Quiero sentirme aprisionado
Como en la cárcel de mi dolor,
Guarda silencio mitad de mi alma
Que hay un secreto entre los dos.

 

Pleasure of the gods, perverse among dances,

El tango is rite, sacrament, and religión,

Its altars are our homegrown orchestras

And the high priest is its bandoneón.

I want to feel myself chained and locked in

As though in the jailhouses of my pain,

Guarding in silence that half of my soul that

Abides as a secret only two know.

 

Se arrastran los compases compadrones
Del tango que se adueña de tu fibra,
El roce de tus rulos en mis sienes
Derá la extremaunción de mi agonía.
Te invito a penetrar en este templo
Donde todo el amor lo purifica,
Viviremos los dos el cuarto de hora
De la danza nostálgica y maligna.

When they drag us in, the voluptuous beats of

The tango, as they take possession of your spine,

The graze of your hairy curls on my temples

In my agony will deliver me the last rites.

Come with me into the recesses of this temple

Where the ceremony of love will purify all,

And together we'll have our quarter hour

Of this dance most nostalgic and malignant.

Claudio Frollo was a lawyer who wrote a legal encyclopedia and founded a law journal as well as writing lyrics. Fernando Randle was a pianist-composer with whom he collaborated on a handful of tangos in 1929-'30. Although dancers know the Enrique Rodríguez version of Danza maligna with the singer Armando Moreno, it was first recorded by Azucena Maizana, an imaginative, vocally nimble artist known for dressing as a gaucho.

Imperio Argentina would record the song only a year later accompanied by a simple but powerful guitar, thus giving us two strong interpretations by women a decade before Rodríguez's dance version.
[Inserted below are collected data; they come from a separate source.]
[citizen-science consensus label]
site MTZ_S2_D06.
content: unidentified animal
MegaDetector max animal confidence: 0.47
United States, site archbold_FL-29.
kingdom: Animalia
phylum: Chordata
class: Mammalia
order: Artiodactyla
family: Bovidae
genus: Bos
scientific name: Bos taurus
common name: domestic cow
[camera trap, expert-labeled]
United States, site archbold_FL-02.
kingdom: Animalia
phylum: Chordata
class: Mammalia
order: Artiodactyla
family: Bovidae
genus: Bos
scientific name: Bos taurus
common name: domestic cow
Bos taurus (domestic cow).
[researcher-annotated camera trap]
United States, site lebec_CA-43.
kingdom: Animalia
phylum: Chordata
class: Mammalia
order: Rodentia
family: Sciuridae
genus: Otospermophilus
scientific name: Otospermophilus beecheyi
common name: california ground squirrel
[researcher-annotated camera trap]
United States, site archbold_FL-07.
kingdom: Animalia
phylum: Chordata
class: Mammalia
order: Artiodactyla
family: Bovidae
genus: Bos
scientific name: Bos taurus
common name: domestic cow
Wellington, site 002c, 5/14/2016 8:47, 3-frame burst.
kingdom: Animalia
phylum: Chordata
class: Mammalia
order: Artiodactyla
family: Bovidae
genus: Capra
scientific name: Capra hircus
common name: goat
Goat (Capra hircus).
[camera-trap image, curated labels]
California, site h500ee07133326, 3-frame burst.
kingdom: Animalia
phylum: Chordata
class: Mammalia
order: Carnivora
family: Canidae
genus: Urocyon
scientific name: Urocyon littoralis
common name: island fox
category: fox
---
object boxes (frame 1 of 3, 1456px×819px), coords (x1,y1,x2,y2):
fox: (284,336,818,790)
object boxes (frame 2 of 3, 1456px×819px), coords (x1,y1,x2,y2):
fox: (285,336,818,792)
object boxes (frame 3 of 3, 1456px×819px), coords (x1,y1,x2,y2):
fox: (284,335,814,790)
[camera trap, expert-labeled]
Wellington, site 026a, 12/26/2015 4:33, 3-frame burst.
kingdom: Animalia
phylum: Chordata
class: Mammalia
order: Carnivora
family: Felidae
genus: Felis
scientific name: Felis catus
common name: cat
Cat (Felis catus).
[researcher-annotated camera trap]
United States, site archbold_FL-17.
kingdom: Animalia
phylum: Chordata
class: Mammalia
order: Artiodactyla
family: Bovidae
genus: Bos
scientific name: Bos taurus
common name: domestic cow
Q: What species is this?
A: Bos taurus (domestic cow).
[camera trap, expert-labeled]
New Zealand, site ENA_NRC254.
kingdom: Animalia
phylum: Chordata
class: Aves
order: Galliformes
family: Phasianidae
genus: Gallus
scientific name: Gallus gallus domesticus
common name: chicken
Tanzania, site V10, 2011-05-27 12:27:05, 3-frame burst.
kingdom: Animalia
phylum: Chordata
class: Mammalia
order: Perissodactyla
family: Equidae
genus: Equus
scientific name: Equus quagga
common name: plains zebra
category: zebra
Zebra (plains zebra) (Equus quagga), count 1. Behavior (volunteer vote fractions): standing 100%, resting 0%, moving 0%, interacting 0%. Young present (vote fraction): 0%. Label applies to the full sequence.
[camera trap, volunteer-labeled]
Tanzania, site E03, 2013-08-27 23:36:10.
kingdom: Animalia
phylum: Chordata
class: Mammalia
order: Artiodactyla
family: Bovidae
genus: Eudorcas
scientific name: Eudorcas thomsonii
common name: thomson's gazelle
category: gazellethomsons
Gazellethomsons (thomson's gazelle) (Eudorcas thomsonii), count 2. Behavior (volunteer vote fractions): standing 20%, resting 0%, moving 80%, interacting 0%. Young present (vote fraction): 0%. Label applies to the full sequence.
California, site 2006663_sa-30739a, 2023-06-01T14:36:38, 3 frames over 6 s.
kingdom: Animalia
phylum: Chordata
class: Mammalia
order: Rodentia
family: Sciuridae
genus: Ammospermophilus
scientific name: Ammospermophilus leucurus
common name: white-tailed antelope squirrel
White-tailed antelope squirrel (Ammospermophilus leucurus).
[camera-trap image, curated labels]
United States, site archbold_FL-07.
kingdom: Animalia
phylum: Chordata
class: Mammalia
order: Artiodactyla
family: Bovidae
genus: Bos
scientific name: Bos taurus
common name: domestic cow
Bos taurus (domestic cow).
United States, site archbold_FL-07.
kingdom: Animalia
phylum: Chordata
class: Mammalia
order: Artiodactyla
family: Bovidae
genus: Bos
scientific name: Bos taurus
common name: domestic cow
Maizani and Argentina recorded all of the stanzas. The Rodriguez-Moreno leaves off the final, its ominous import subsumed in the very sort of orchestral music represented in the lyrics. In that way, it could be said to "realize" the song. Here it is danced by Geraldine Rojas and Javier Rodríguez at the legendary Niño Bien milonga in Buenos Aires.

Notes

Despite numerous final or next-to-last vowels that echo each other, this letra does not have obvious end rhymes. Religión and bandoneón stand out in the second stanza; even at that, the rhyme is only on the last syllables and doesn't reflect a pattern. I’ve retained the Spanish since the words are recognizable to an English speaker, as well as keeping El tango in the same sentence. This gives the cultural claim its due and suggests something above the ordinary, sacred or holy, like Latin in the old masses. Orquestas criollas is not self-explanatory and needed to be translated. Criolla/o has a special resonance in the Spanish-speaking Americas, representing the aesthetic of a colonized continent, a mix of European, African, Indigenous, and Asian heritages. “Creole” is an English synonym but too linked to francophone cultures to work in this context. I passed on “New World” as Eurocentric; “autochthonous” belongs in a graduate thesis; "mixed" lacks a link to the soil; so I settled on “homegrown.” The first and last stanzas have an interesting reference to the couple dancing together for a quarter hour. Renée suggested a possible relation to the Spanish expression tener un cuarto de hora, which implies a moment in the sun, akin to the Warholian “fifteen minutes of fame.” It's an appealing nuance that I’ve tried to hint at.